PASSAGE PROVIDED:
---------------

In 1931, something new rose out of the earth directly next to the Villa Giustiniani Massimo on the Via Torquato Tasso. The building had four floors, an attic, and a courtyard. Its founders were another great family: the Ruspoli; they had been Florentines who assimilated into Rome’s landed gentry through their ties with Pope Paul III. The Ruspoli sided with the papacy again, opposing the emerging Kingdom of Italy, in the final stages of the Risorgimento. Thereafter the Pope’s defeat and, as Pius IX called it, “imprisonment” within Vatican City made the Ruspoli and the pope’s other aristocratic allies the “black” families. Indeed, this blackened family’s new 1931 real estate would itself become something of darkness. Due east of this new Ruspoli complex sits the Villa Wolkonskj, a memento of the 19th-century whose grounds display some of the last vestiges of green in eastern Rome and whose halls once hosted the salon of a Bohemian Russian princess. The tenant of 1931, however, was the German government, which was using the villa for their embassy. To them, Francesco Ruspoli offered his new building on Via Tasso. Germany answered yes; it was a deal too good to pass up. And thereafter German mission in Rome used the complex as a benign cultural annex for their embassy next door. But there soon came to be no room for this cultural annex as the fault-lines of the world ruptured and unleashed another war.

---------------

GIVEN INFORMATION:
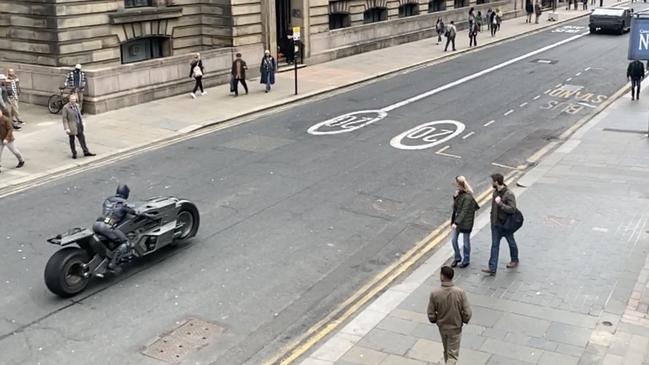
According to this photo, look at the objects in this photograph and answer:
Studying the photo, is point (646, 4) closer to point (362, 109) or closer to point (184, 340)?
point (362, 109)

---------------

COMPLETE THE FOLLOWING:
**a.** Summarize the passage about the 1931 building on Via Tasso in two sentences.
**b.** Carry the passage about the Via Tasso building forward from its final sentence.
The listing comes from a separate source unrelated to the passage.

IN RESPONSE:
**a.** In 1931 the Ruspoli, one of the "black" families allied with the papacy, put up a four-floor building with an attic and courtyard next to the Villa Giustiniani Massimo on the Via Torquato Tasso. Francesco Ruspoli offered it to the German government, whose embassy was in the neighboring Villa Wolkonskj, and the German mission used it as a cultural annex until another war left no room for that use.

**b.**
The summer of 1943 saw that war’s Western theater shift from the Maghreb onto the opposite coast of the Mediterranean; the Allies were coming to Italy. The opening moves were made in Sicily, where in July that island’s beaches hosted a five-nation army of 160,000 men ferried from Africa by a fleet spanning sixty miles and carrying 100,000 tons of supplies. In sheer manpower, this force in Sicily stood 22 times larger than Athens’ doomed expedition to the island over twenty-three centuries earlier. Thirty-eight days of combat expelled the Axis from the island, and by September the Allies were ashore on the mainland skirting the ruins of Paestum and desperately fighting for every inch of their beachhead against German counterattacks at Salerno. The headlines for the Axis grew darker on 8 September: Italy was out of the war, or at least out the Axis war: the government of Marshal Badoglio, who had entered power after the imprisonment of Mussolini back in July, had switched to the Allied side.

Neither the message nor any sort of a plan seemed to reach most of the 1.7 million soldiers now courting a hostile German army. Six battalions of German paratroopers, the elite Fallschirmjager, swept into Rome from the south almost completely unopposed, except for pockets of desperate resistance at the Porta San Paolo, barely a stone’s throw from where both Keats and Shelley lie buried. Rome fell in a single day. Staring down at the city from their headquarters at Horace’s immortal mountain of Soracte, the Germans then executed their mop-up of the occupied peninsula through Operation ALARIC, named for the Germanic chieftain who had also seized Rome in a single day in 410 C.E. A new German military government entered the Eternal City, bringing the story back to the Via Tasso.

German Tiger I heavy tank at the Victor Emmanuel II Monument (c. February 1944)
German paratroopers at St. Peter’s Square (c. 1943–1944)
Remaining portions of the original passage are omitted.